The authors' decision to combine the studies statistically appears to have been appropriate given the a priori decision to explore clinical, methodological and statistical sources of heterogeneity and to assess potential effect modifiers. The authors discussed the potential impact of clinical heterogeneity and were cautious in their conclusions. This review points to the need for well-designed trials to confirm both the overall effects of hypothermia for TBI and any potential effect modifiers.

Implications of the review for practice and research

Practice: The authors stated that their results should not influence practice due to the small number of high-quality trials and the potential sources of heterogeneity that were not explored in this review.

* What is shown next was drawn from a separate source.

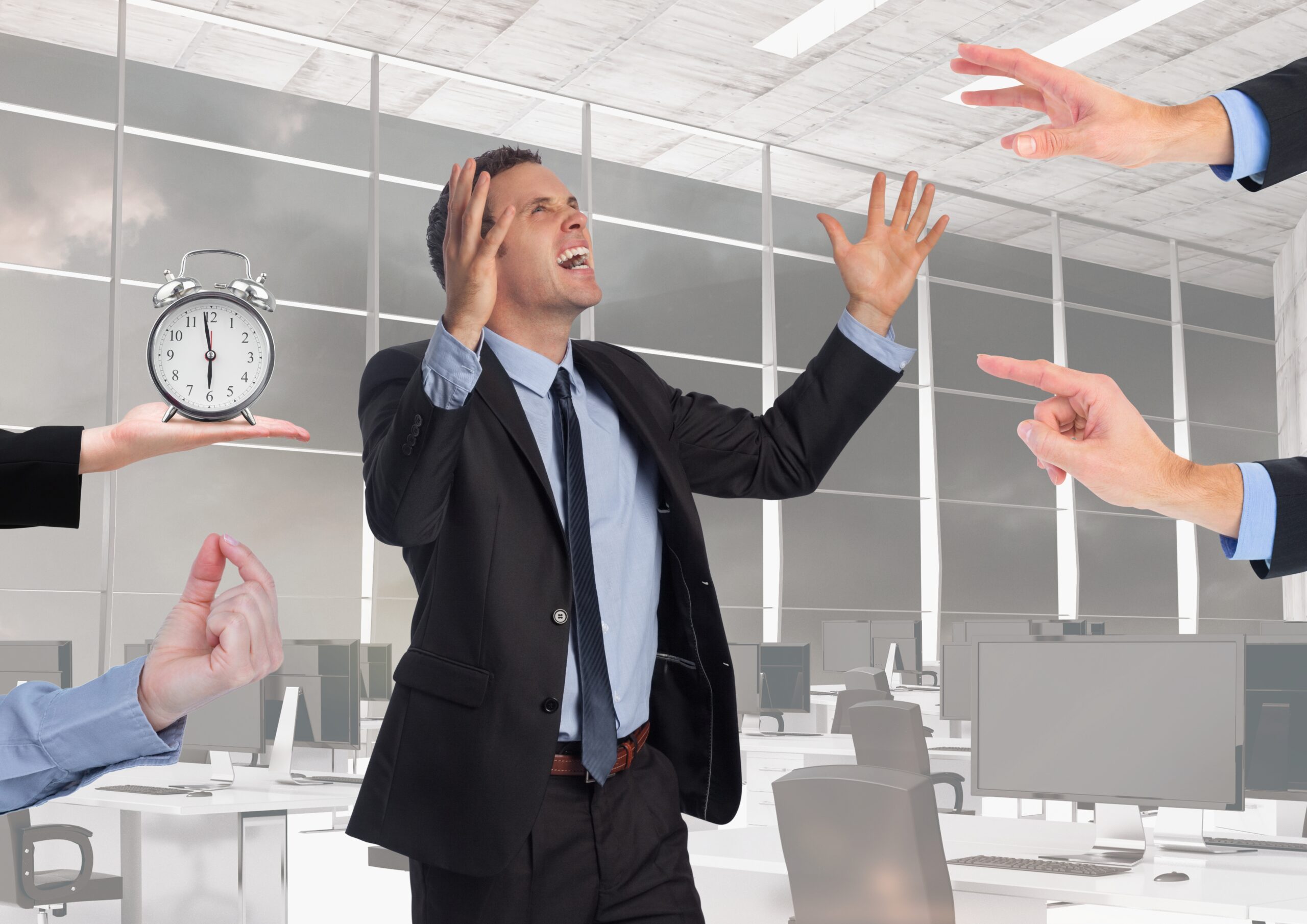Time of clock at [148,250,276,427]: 5:58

Research: The authors stated that the results of the review should assist in the development of future clinical trials. In particular, they stated that it might be useful to conduct a trial that induces hypothermia to a target temperature of 32 to 33 degrees C, with a cooling duration of greater than 48 hours and a rewarming period of 24 hours or less, to potentially maximise treatment benefits.

Funding

Ontario Neurotrauma Foundation, grant number ONBO-00009; Canadian Neurotrauma Research Partnership through the Canadian Institutes of Health Research, grant number MCT50398.

Bibliographic details

McIntyre L A, Fergusson D A, Hebert P C, Moher D, Hutchison J S. Prolonged therapeutic hypothermia after traumatic brain injury in adults: a systematic review. JAMA 2003; 289(22): 2992-2999. [PubMed: 12799408]

Original Paper URL

http://jama.ama-assn.org/

Other publications of related interest

This additional published commentary may also be of interest. Shann F. Hypothermia for traumatic brain injury: how soon, how cold, and how long? Lancet 2003;362:1950-1.

Indexing Status

Subject indexing assigned by NLM

MeSH

Adult; Brain Injuries /therapy; Humans; Hypothermia, Induced; Randomized Controlled Trials as Topic; Treatment Outcome

AccessionNumber

12003008348

Database entry date

31/08/2004

Record Status

This is a critical abstract of a systematic review that meets the criteria for inclusion on DARE. Each critical abstract contains a brief summary of the review methods, results and conclusions followed by a detailed critical assessment on the reliability of the review and the conclusions drawn.